Fifty-two children with SCI, aged 2–17 years, completed repeated WISCI-II assessments. Characteristics of the participant sample are shown in Table 4. Intra-rater reliability of scores for maximal WISCI-II level was high (ICC=0.99–1.00, CI=0.97–1.00) for all comparisons including the total sample (ICC=0.99, CI=0.995-0.998), by ASIA Impairment Scale (AIS) (ICC=1.00), and by age groups (ICC=1.00).

Table 4 Demographics and SCI characteristics of child participants

Of the 52 subjects, 40 had photographs.
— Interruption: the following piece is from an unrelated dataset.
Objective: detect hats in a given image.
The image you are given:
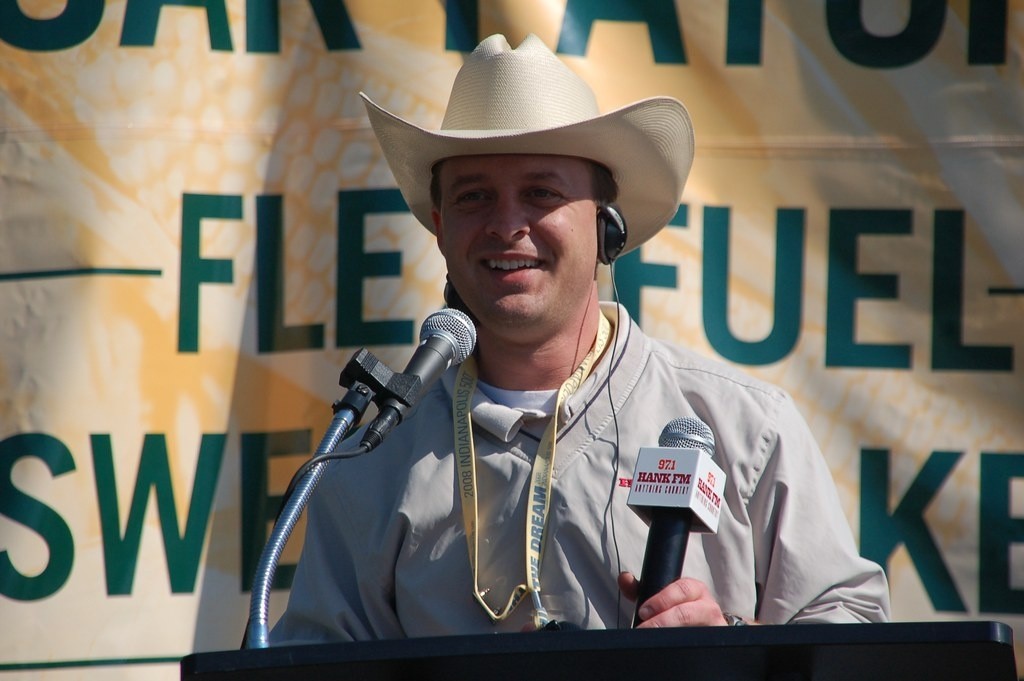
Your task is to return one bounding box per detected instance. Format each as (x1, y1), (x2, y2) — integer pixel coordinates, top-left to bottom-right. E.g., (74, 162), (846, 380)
(359, 33), (698, 260)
All 4 physical therapists who scored the photographs had greater than 10 years of experience, 2 (50%) had pediatric experience, all 4 (100%) had pediatric and/or adult SCI rehabilitation experience and 1 (25%) had experience with the WISCI-II. Inter-rater reliability of maximum WISCI-II scores was high (ICC=0.97, CI=0.95–0.98).

Discussion

In this study, we demonstrated that the levels and sequencing of the WISCI-II are appropriate for children with chronic SCI aged 2–17 years, and that the intra- and inter-rater reliability of the maximal WISCI-II score is high when determined by trained physical therapists. These results provide psychometric support for use of the WISCI-II in pediatric clinical studies. This is critical as both clinicians and researchers should be using validated measures that are appropriate for the pediatric SCI population, have utility, and when possible can align pediatric and adult practice. Alignment of pediatric and adult practice is necessary for longitudinal monitoring of children into adulthood.
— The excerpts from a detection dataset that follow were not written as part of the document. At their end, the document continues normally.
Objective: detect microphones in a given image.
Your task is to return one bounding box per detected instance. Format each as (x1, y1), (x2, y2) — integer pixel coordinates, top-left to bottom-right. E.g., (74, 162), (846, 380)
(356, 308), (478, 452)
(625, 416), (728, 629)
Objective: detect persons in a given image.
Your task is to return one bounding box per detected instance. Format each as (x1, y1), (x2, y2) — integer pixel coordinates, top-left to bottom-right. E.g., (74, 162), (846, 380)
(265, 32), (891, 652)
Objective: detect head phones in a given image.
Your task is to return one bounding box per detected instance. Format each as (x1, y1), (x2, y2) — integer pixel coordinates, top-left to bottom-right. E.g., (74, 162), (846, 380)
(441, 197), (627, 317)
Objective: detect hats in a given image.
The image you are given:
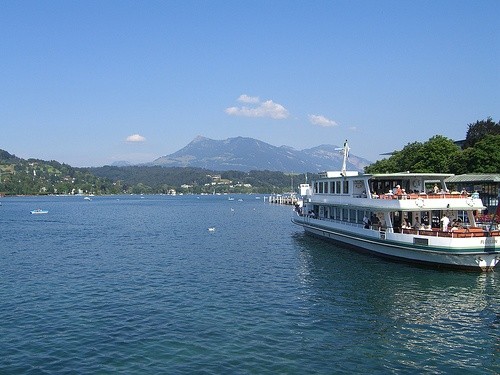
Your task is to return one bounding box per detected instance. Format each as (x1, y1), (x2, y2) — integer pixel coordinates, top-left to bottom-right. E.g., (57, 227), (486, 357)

An important finding about the validity of the WISCI-II levels relative to pediatrics was that the physical therapists readily agreed that the levels were appropriate for children, and therefore no levels were dropped. For levels that did not receive 100% agreement, feedback focused on the WISCI-II descriptions of standardized equipment and the fact that children may use different assistive devices and require different forms of physical assistance. As an example, WISCI-II items at Levels 1 and 2 are described as ‘ambulation in the parallel bars with the assistance of two people’. Smaller children may not require assistance or two people and may not be able to use the parallel bars unless they have the ability to adjust very low. WISCI-II items at Levels 6, 8, 9 and 13 are described as ambulation using a walker. The WISCI-II Instructions for Use explicitly describe a walker as ‘Walkers should be conventional; but if a rolling walker is used, it should be coded as a walker and identified in the descriptors’. This type of conventional walker may not always be appropriate for children and it is used less than with adults. Children often use a rolling type walker with wheels in a posterior configuration as opposed to anterior. The items of the WISCI-II Levels 1, 2, 6, 8, 9 and 13 all had agreement between 80 and 90%, whereas all other WISCI-II levels had agreement >90%. To summarize, there was a strong agreement among therapists that the item content and scoring is appropriate for children, but it may need to be modified slightly to address pediatric needs, as described in Table 2. One such modification may include expanding the definition of walker to include a posterior rolling walker.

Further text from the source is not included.